Ero sul ciglio del burrone, indeciso se buttarmi giù o meno. Guardare giù faceva una certa impressione, guardare su metteva una paura boia. Insomma, pareva non esserci soluzione. Allora decisi saggiamente di fermarmi e sedermi proprio sul bordo, sul ciglio del burrone, in bilico, sorretto dal peso del mio corpo e dalla terra su cui posavo, le gambe penzoloni nel vuoto e la testa diritta, eretta a
fissare il blu immenso del cielo sopra di me, in attesa di qualche risposta che non arrivò mai.

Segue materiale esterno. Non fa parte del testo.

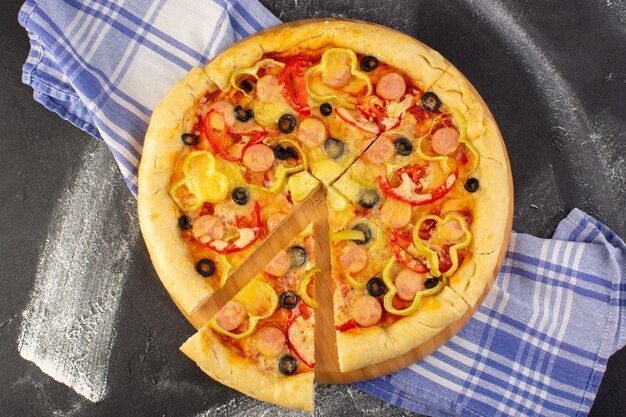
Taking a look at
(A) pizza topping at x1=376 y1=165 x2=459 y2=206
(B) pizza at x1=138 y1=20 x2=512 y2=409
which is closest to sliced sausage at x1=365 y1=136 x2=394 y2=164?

Sarebbe bastato un attimo, un soffio, una carezza, una brezza, un contatto e sarei sprofondato giù nel buco nero, senza possibilità di fare ritorno a terra. Ma non era quello che volevo. No. Più guardavo il cielo e più mi convincevo che volevo essere lì, da qualche parte, non importava dove. Volevo fare parte di qualcosa di speciale, di unico, qualcosa di memorabile per cui sarei stato disposto a mettermi in gioco e rischiare. Ero stanco di aspettare.
Non avevo paura di volare giù e non tornare più su, ma avevo paura di salire su e non tornare più giù. Avevo paura di vivere.